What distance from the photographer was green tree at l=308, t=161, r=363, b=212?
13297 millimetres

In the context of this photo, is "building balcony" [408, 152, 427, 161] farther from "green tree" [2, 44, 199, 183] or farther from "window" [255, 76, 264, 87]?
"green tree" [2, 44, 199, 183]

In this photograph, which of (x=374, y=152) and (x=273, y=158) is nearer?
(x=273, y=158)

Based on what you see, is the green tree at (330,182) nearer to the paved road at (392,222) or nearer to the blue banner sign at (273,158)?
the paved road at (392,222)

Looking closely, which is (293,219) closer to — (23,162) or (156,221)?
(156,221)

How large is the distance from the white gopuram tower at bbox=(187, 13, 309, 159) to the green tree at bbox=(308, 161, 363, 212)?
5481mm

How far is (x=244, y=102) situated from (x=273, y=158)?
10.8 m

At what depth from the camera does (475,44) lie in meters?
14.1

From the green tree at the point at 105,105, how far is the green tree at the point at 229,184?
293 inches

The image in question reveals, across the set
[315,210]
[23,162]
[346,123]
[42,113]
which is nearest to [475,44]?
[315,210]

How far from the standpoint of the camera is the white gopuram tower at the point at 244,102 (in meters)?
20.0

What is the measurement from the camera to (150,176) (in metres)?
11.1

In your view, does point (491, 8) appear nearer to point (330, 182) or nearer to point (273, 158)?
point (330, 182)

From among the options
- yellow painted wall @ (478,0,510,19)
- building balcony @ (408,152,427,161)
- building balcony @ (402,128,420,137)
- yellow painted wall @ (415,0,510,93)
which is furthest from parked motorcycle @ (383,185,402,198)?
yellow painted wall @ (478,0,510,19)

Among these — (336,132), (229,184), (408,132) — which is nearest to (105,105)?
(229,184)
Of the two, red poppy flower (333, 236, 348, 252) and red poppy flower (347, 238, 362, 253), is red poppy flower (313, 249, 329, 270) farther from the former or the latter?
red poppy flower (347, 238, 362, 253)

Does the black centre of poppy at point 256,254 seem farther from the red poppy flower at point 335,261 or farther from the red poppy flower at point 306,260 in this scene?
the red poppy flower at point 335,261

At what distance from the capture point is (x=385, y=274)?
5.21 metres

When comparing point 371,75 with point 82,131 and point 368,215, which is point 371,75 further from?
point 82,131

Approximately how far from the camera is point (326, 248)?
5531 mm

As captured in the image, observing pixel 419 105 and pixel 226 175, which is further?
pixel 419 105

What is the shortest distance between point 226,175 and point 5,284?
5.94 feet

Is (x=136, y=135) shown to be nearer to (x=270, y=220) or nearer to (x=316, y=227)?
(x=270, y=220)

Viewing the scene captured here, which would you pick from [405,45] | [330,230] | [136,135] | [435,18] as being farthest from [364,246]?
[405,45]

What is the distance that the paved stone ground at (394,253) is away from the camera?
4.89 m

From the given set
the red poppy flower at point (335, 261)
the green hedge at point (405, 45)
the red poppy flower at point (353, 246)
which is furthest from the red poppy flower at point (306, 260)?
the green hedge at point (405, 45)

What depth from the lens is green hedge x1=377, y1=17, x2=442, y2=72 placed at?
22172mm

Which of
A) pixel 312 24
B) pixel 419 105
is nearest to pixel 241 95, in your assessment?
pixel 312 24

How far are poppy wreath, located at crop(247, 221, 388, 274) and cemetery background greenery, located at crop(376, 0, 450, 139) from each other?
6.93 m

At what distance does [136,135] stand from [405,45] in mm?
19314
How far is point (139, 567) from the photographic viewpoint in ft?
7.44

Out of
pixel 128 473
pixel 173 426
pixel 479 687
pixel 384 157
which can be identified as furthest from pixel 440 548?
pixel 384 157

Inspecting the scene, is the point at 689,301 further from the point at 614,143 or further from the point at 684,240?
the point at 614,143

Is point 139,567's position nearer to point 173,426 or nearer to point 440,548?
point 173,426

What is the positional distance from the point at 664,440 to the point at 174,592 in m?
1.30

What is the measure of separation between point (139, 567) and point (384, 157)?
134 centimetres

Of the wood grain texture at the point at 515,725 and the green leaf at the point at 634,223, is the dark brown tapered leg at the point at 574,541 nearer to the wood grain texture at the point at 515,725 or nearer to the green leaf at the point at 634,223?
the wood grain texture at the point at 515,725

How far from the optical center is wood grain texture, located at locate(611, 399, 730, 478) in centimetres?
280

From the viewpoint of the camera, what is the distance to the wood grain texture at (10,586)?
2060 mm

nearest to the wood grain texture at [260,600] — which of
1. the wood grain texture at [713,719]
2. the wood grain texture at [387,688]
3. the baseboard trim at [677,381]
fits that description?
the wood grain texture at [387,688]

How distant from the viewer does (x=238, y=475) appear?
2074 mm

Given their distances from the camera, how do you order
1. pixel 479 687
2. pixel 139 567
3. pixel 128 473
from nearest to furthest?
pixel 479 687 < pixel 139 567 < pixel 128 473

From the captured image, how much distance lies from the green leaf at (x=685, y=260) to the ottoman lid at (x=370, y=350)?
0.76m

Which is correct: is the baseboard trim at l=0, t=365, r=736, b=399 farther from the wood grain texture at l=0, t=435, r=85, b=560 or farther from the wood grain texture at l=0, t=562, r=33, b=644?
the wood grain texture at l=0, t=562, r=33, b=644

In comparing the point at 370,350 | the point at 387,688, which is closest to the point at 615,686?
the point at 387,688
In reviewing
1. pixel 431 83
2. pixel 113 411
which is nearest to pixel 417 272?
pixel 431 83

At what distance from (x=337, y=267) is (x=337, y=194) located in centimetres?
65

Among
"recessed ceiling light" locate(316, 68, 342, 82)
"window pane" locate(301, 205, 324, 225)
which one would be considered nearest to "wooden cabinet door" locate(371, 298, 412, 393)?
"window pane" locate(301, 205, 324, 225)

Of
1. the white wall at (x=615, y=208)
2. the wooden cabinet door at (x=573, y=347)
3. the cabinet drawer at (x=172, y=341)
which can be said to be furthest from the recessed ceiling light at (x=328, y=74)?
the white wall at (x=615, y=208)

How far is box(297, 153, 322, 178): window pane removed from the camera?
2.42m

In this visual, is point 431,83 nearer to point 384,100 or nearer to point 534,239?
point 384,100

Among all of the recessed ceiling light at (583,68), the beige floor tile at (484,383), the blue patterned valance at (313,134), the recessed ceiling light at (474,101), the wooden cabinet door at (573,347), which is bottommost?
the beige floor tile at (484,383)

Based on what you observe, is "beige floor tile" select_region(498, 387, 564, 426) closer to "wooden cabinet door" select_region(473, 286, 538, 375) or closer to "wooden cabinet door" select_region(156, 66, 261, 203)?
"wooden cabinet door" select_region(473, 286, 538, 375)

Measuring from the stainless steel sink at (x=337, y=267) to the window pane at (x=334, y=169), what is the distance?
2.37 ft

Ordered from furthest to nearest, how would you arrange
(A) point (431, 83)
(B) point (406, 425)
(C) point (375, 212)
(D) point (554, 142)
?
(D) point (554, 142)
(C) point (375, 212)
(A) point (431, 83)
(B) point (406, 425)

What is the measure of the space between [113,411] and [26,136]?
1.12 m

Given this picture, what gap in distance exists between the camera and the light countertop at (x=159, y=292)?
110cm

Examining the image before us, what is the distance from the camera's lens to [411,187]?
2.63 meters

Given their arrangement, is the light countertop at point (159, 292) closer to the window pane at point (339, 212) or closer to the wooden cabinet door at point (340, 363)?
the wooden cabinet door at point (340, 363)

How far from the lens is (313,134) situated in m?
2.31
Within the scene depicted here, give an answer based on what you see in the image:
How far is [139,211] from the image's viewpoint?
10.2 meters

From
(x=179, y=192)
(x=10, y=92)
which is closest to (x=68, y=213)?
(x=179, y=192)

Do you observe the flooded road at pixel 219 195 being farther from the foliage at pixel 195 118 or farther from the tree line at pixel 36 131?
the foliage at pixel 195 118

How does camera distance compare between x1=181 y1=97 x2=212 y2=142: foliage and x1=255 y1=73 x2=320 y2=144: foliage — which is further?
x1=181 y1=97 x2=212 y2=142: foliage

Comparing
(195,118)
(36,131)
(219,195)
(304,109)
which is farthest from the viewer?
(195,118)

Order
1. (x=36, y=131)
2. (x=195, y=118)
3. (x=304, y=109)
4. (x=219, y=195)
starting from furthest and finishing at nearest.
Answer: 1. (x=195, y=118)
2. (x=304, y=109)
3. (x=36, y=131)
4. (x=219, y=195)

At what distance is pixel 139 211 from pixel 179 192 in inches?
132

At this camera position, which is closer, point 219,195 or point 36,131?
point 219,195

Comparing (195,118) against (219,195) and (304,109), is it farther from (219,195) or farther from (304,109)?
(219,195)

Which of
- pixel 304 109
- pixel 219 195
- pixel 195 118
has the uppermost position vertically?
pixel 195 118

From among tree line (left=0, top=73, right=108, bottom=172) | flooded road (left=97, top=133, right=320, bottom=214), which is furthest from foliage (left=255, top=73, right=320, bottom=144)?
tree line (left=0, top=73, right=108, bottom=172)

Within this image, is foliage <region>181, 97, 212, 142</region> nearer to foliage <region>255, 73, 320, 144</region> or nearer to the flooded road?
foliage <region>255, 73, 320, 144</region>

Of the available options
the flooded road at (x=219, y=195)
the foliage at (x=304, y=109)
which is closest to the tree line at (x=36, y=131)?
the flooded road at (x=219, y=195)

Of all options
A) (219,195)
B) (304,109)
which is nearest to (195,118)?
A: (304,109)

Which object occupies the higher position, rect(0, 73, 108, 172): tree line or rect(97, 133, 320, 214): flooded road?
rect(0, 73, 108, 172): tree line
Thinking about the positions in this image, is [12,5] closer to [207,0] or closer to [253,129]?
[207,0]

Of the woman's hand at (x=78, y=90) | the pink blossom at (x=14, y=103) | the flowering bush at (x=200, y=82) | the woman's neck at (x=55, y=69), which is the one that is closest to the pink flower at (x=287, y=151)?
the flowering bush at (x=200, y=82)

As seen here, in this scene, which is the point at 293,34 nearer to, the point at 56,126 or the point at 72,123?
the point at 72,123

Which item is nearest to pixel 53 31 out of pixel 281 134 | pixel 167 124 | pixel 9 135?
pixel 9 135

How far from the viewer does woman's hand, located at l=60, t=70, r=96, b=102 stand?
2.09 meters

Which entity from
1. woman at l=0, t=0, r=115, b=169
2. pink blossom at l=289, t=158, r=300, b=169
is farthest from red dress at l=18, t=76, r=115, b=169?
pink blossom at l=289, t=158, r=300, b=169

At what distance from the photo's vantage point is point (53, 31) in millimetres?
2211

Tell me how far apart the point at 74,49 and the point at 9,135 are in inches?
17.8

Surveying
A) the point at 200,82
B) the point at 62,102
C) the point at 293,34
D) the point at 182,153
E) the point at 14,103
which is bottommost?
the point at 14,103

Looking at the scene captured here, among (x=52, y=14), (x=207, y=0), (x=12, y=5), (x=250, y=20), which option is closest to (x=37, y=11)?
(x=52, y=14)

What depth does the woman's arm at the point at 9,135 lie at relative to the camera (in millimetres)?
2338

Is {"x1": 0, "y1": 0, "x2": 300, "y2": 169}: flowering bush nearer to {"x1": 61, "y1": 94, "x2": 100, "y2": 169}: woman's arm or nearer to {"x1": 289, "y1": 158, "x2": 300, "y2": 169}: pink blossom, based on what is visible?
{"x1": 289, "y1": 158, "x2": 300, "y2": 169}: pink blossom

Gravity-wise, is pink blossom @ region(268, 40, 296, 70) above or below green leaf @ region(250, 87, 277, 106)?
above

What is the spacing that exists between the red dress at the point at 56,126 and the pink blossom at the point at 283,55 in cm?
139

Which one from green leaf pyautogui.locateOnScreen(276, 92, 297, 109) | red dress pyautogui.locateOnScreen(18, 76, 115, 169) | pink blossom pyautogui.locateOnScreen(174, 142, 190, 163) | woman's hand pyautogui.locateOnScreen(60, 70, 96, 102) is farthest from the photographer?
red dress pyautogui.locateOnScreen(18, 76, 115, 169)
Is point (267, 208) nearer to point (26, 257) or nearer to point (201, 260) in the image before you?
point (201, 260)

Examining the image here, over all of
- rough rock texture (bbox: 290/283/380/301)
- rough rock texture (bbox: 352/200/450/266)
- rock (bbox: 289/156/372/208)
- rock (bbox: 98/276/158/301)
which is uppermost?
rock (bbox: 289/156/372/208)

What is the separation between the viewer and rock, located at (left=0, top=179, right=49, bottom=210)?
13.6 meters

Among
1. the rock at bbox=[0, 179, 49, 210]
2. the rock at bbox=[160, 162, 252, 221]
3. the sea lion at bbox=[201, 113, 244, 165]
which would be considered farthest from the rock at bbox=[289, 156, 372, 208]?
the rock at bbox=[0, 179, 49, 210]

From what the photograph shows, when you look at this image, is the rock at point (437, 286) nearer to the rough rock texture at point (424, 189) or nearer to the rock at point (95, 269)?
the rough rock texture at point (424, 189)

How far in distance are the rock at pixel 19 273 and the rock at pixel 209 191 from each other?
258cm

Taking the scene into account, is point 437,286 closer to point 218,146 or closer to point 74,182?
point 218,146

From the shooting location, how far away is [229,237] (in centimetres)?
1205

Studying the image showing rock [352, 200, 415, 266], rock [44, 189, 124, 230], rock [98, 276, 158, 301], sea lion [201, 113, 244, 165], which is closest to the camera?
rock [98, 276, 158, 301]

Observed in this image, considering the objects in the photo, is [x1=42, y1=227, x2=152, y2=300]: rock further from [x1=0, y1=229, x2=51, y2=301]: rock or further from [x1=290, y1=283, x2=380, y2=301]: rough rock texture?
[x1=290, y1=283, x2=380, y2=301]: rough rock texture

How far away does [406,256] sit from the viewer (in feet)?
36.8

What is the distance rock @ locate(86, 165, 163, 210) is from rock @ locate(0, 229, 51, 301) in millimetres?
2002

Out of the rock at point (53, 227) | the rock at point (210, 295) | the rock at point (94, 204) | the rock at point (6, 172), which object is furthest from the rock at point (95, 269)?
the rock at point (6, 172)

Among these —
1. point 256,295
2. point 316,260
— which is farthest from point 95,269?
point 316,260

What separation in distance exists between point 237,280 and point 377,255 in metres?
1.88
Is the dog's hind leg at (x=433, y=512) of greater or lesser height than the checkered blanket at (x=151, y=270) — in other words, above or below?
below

══════════

The line containing "From what the" marks the start; retype it and each line after it through the end of the records above, exactly.

**Solution for this exercise**.
From what the photograph shows, when you look at this image, is the rock at point (437, 286) nearer to the rough rock texture at point (424, 189) or nearer to the rock at point (95, 269)?
the rough rock texture at point (424, 189)

How far in distance are the rock at pixel 19 273 and the rock at pixel 209 191 from each other?
258cm

Taking the scene into account, is point 437,286 closer to point 218,146 or closer to point 74,182?
point 218,146

From the shooting location, how far away is [229,237] (in centimetres)?
1205

Studying the image showing rock [352, 200, 415, 266], rock [44, 189, 124, 230], rock [98, 276, 158, 301], sea lion [201, 113, 244, 165], which is closest to the camera?
rock [98, 276, 158, 301]

Observed in this image, considering the objects in the photo, is [x1=42, y1=227, x2=152, y2=300]: rock further from [x1=0, y1=229, x2=51, y2=301]: rock or further from [x1=290, y1=283, x2=380, y2=301]: rough rock texture?
[x1=290, y1=283, x2=380, y2=301]: rough rock texture

How far away does [406,256] sit from the viewer (in feet)?
36.8

What is the distance rock @ locate(86, 165, 163, 210) is from rock @ locate(0, 229, 51, 301) in millimetres?
2002

Out of the rock at point (53, 227) | the rock at point (210, 295) | the rock at point (94, 204) | the rock at point (6, 172), which object is furthest from the rock at point (95, 269)?
the rock at point (6, 172)

Among these —
1. point 256,295
2. point 316,260
— which is farthest from point 95,269?
point 316,260

What separation in distance exists between point 237,280 and point 377,255 in metres?
1.88
Is the dog's hind leg at (x=433, y=512) of greater or lesser height than the checkered blanket at (x=151, y=270) — in other words, above or below?
below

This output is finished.